**Excerto**.
# A maior acumulação de neve registada na Serra da estrela



## Rainy (13 Fev 2011 às 14:50)

Gostava de saber quando se registaram as maiores acumulações de neve na serra.
E a sua altura máx desde que se faz registos meteorológicos!


----------



## Jorge_scp (13 Fev 2011 às 15:41)

A maior acumulação não sei, mas em Fevereiro de 2009 assisti com os meus próprios olhos acumulações com pelo menos 3 metros nalguns locais:

http://www.meteopt.com/forum/portugal/serra-da-estrela-11-02-09-13-02-09-a-3118.html


----------



## Mário Barros (13 Fev 2011 às 17:06)

Penso que seja complicado ter-se certezas de tal coisa, mas possivelmente os maiores recordes devem ter sido nos anos 60 e 70 que foram anos frios e muito húmidos, quando a torre era ocupada e continha a estação meteorológica talvez fosse possível saber-se isso pois estava lá sempre um observador, mas desde que foi abandonada os registos deixaram de se fazer, logo estamos há procura de uma agulha num palheiro.


----------



## stormy (13 Fev 2011 às 21:26)

Por ser uma montanha perto do mar e facilmente influenciada por sistemas depressionarios no Inverno, a Serra da Estrela terá condições, a meu ver, para ter records de acumulação de neve entre os 3 e os 5m...

Como é uma montanha situada praticamente a uma latitude subtropical ( 40ºN) , a interacção entre as perturbações da frente polar com o ambiente relativamente energetico nestas latitudes causa com alguma frequencia episodios de precipitação extrema, que no caso de haver algum frio em altura pode causar grandes nevões...mas o grande senão é que tais episodios são regularmente curtos e efemeros pois tambem é comum haver periodos quentes no Inverno ás nossas latitudes.


----------



## Fil (13 Fev 2011 às 23:39)

Atendendo só aos últimos tempos, já li que houve grandes acumulações no inverno de 1995/1996. 



stormy disse:


> Por ser uma montanha perto do mar e facilmente influenciada por sistemas depressionarios no Inverno, a Serra da Estrela terá condições, a meu ver, para ter records de acumulação de neve entre os 3 e os 5m...



De certeza que a Serra da Estrela já caíram bem mais de 5 m. Se até aqui perto se atingiram espessuras de 8 m em finais de Fevereiro de 1956... E a zona da Serra da Estrela é bem mais alta e pluviosa. A 1600 m as Penhas da Saúde têm uma média de 1200 mm nos 3 meses invernais.


----------



## actioman (13 Fev 2011 às 23:41)

Fil disse:


> Atendendo só aos últimos tempos, já li que houve grandes acumulações no inverno de 1995/1996.
> 
> 
> 
> De certeza que a Serra da Estrela já caíram bem mais de 5 m. Se até aqui perto se atingiram espessuras de 8 m em finais de Fevereiro de 1956... E a zona da Serra da Estrela é bem mais alta e pluviosa. A 1600 m as Penhas da Saúde têm uma média de 1200 mm nos 3 meses invernais.



Eu não digo que não, mas o problemas da Serra da Estrela (em especial os seus pontos mais alatos) é o vento e isso dificulta a acumulação!


----------



## Aristocrata (14 Fev 2011 às 01:38)

**Material apresentado**.

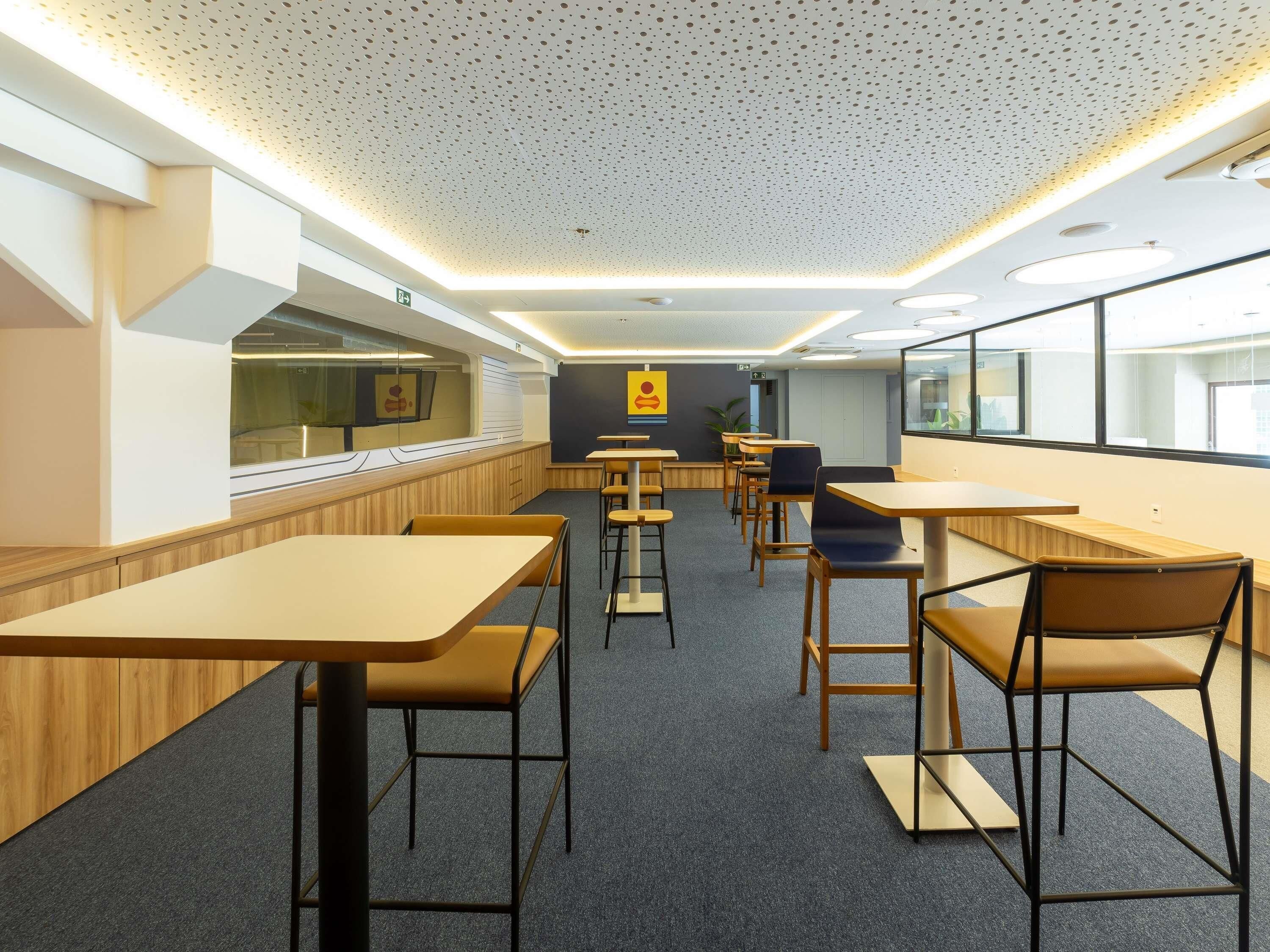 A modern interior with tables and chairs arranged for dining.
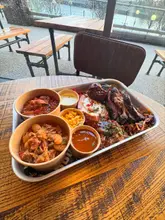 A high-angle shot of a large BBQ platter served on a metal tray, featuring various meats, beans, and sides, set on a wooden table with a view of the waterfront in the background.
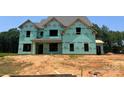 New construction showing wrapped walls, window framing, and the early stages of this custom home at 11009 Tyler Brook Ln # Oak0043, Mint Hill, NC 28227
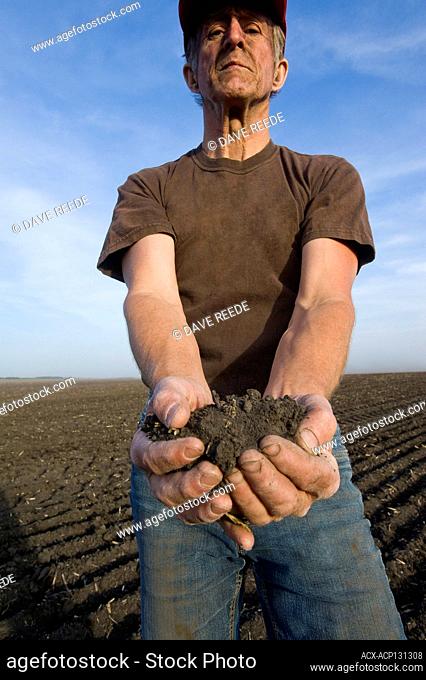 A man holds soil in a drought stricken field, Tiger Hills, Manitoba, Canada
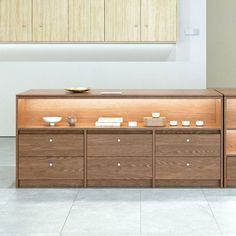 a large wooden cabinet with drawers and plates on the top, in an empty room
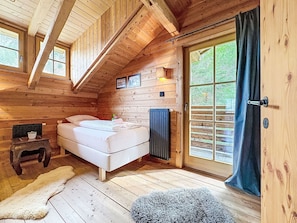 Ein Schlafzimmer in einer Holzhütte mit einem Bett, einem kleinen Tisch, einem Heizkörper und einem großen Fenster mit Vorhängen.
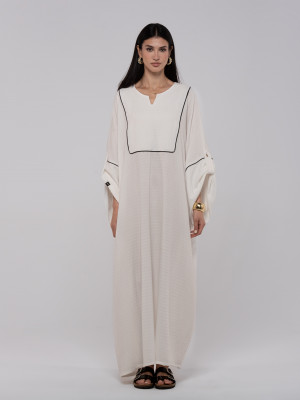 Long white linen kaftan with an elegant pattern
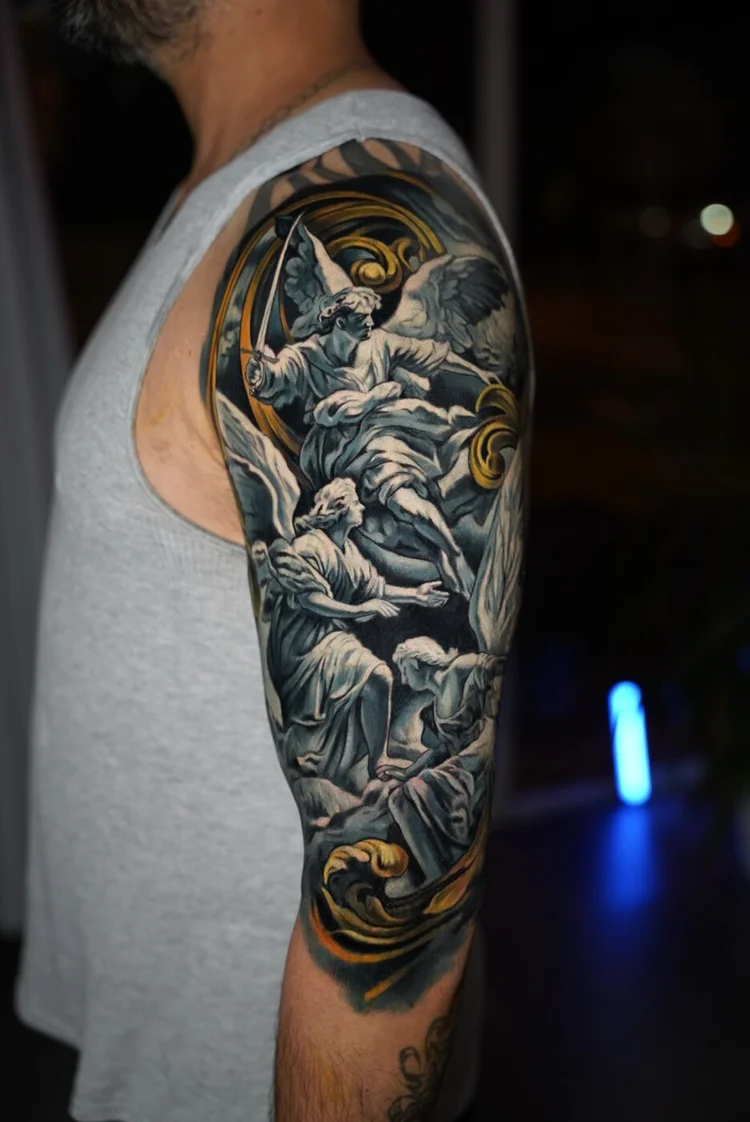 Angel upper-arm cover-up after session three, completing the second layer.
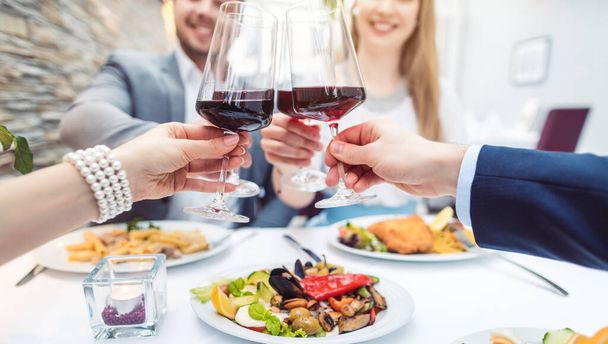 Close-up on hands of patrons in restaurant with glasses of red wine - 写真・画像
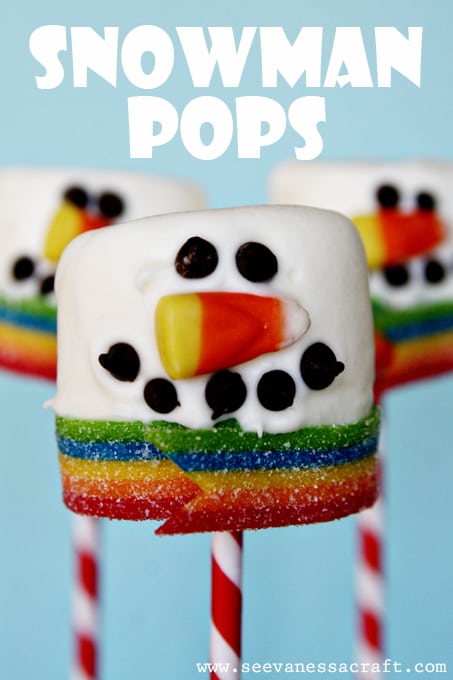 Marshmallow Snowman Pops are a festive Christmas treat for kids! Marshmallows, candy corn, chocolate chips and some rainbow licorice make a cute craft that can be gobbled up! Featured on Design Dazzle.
* * *
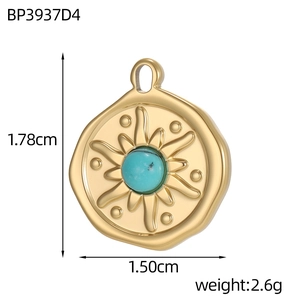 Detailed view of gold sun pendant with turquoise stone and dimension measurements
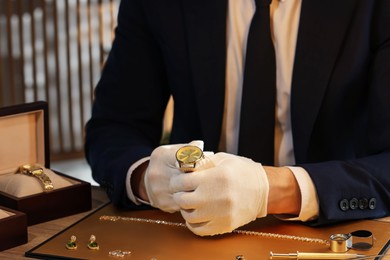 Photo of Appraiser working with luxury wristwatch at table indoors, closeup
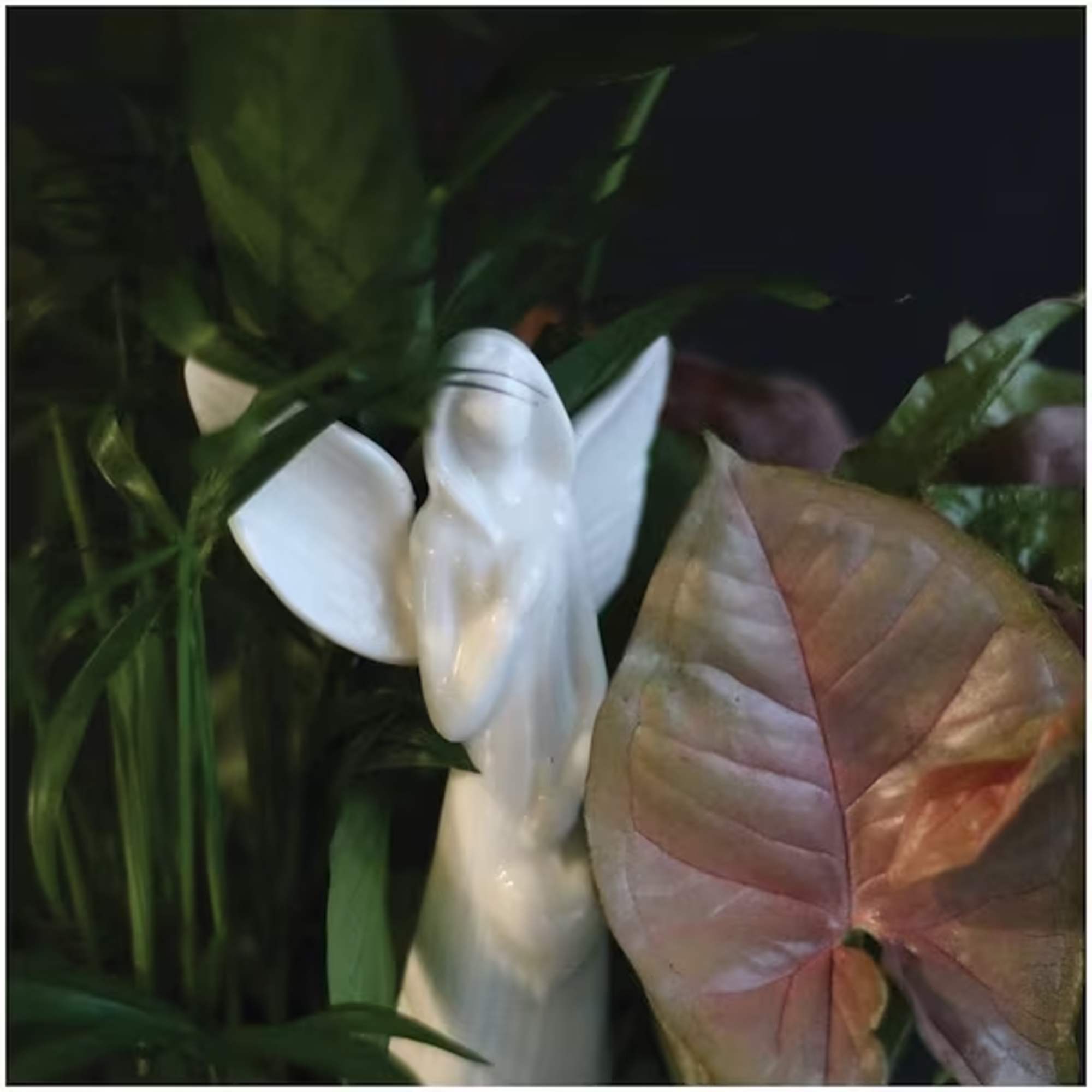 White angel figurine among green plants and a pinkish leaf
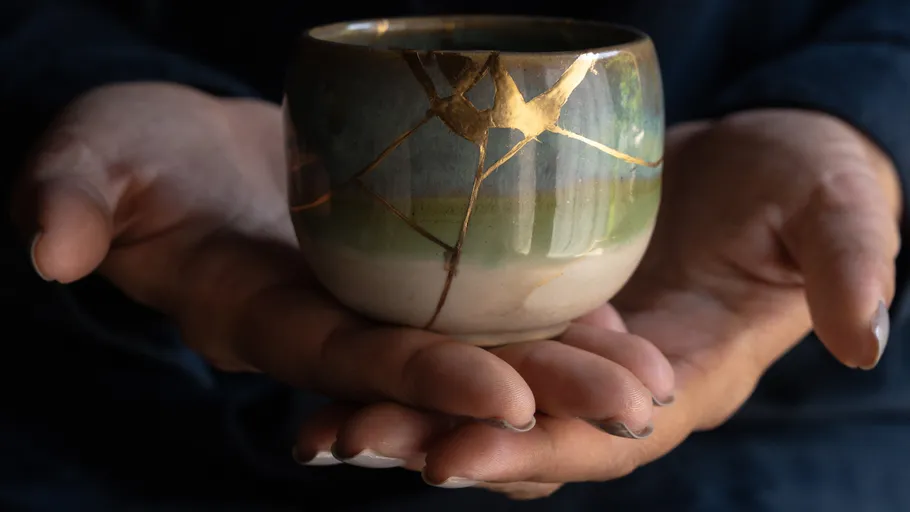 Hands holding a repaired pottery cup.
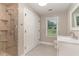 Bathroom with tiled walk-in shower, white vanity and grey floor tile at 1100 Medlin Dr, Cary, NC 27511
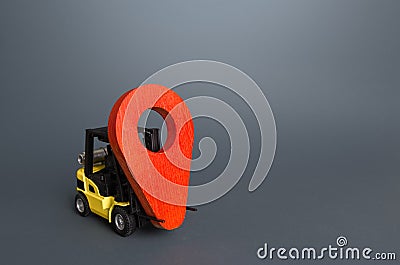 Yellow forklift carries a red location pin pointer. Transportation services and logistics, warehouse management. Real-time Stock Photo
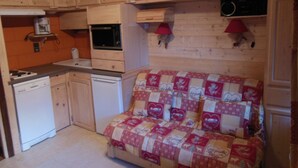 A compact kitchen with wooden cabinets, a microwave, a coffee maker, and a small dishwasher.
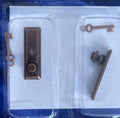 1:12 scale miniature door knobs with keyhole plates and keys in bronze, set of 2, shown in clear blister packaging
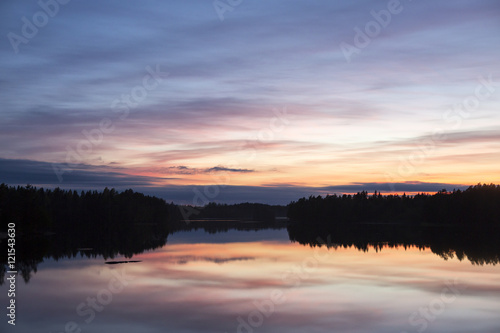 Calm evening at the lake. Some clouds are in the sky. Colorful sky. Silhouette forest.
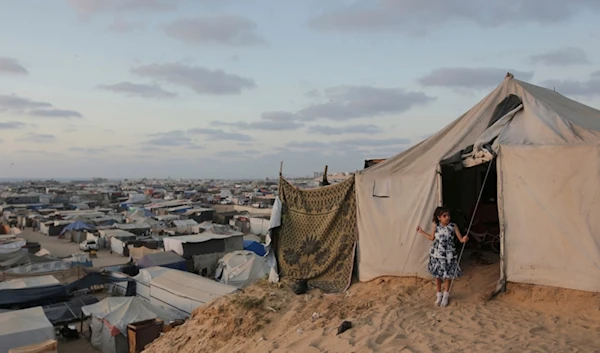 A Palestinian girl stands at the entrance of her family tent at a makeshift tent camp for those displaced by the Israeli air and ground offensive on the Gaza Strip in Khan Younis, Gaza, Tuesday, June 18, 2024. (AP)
...
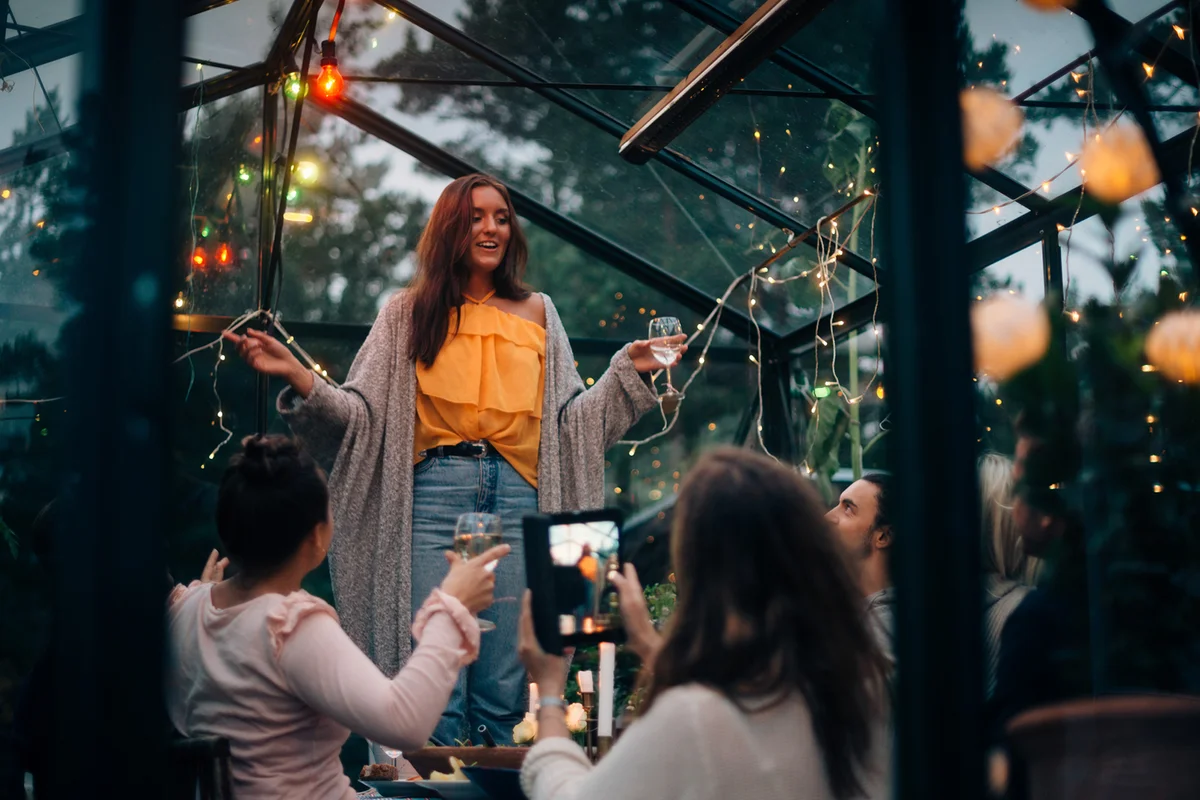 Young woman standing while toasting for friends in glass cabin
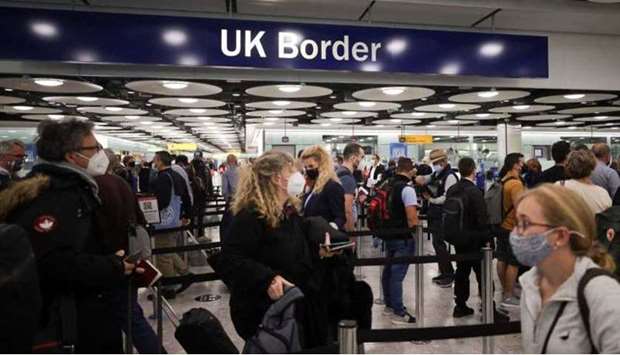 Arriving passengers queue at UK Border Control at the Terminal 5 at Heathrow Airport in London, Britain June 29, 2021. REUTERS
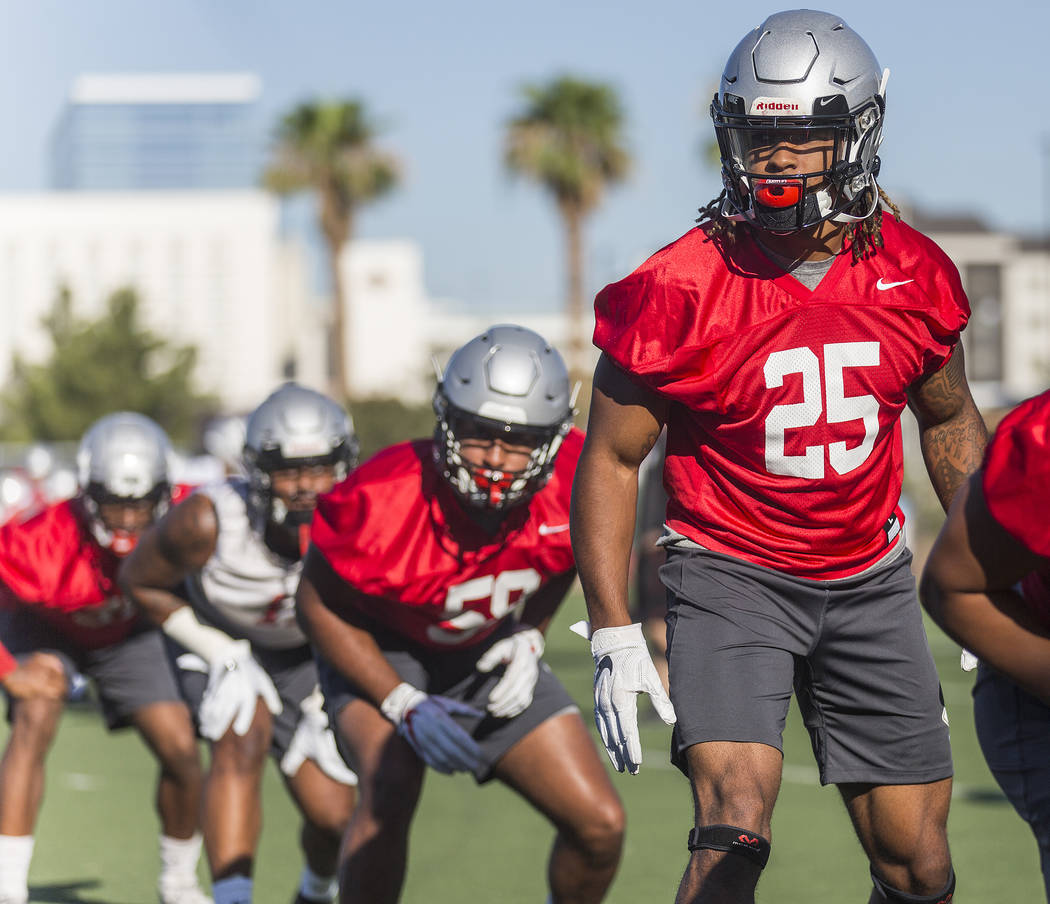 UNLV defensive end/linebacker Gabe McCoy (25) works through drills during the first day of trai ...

**A sua tarefa**. Prossiga o excerto sobre as acumulações de neve na Serra da Estrela a partir do ponto em que termina.

**Resposta ao exercício**.
Embora não tenha a certeza absoluta da data, penso que terá sido em 1997, Janeiro, que caiu um nevão de mais de 5 metros. Eu fui lá bastantes dias depois  (3\4 semanas?) e ainda assisti a mais de 4 metros de neve depositada, isto é compactada. Estava um dia de céu limpo...
A estrada ainda estava a ser desimpedida mesmo no inicio da estação de esqui, sendo que todos os edifícios estavam aí cobertos até ao telhado. E na torre o panorama era ainda pior segundo o que me disseram. A neve de tão compacta e tão alta demorava muito a ser retirada.
Para me deslocar deixei o automóvel cerca de 2 km antes da estação de esqui (vindo de Seia) e fui directo para ali pelo manto de neve, a cortar caminho pela montanha, com grande espessura - nada de rochas, nada de valas, apenas neve e mais neve.
Os lojistas na altura clamaram bem alto a sua revolta pelo facto de não terem acesso aos edifícios da torre por várias semanas - perderam a maior parte dos perecíveis que ali tinham para vender...


----------



## vitamos (14 Fev 2011 às 09:31)

Aristocrata disse:


> Embora não tenha a certeza absoluta da data, penso que terá sido em 1997, Janeiro, que caiu um nevão de mais de 5 metros. Eu fui lá bastantes dias depois  (3\4 semanas?) e ainda assisti a mais de 4 metros de neve depositada, isto é compactada. Estava um dia de céu limpo...
> A estrada ainda estava a ser desimpedida mesmo no inicio da estação de esqui, sendo que todos os edifícios estavam aí cobertos até ao telhado. E na torre o panorama era ainda pior segundo o que me disseram. A neve de tão compacta e tão alta demorava muito a ser retirada.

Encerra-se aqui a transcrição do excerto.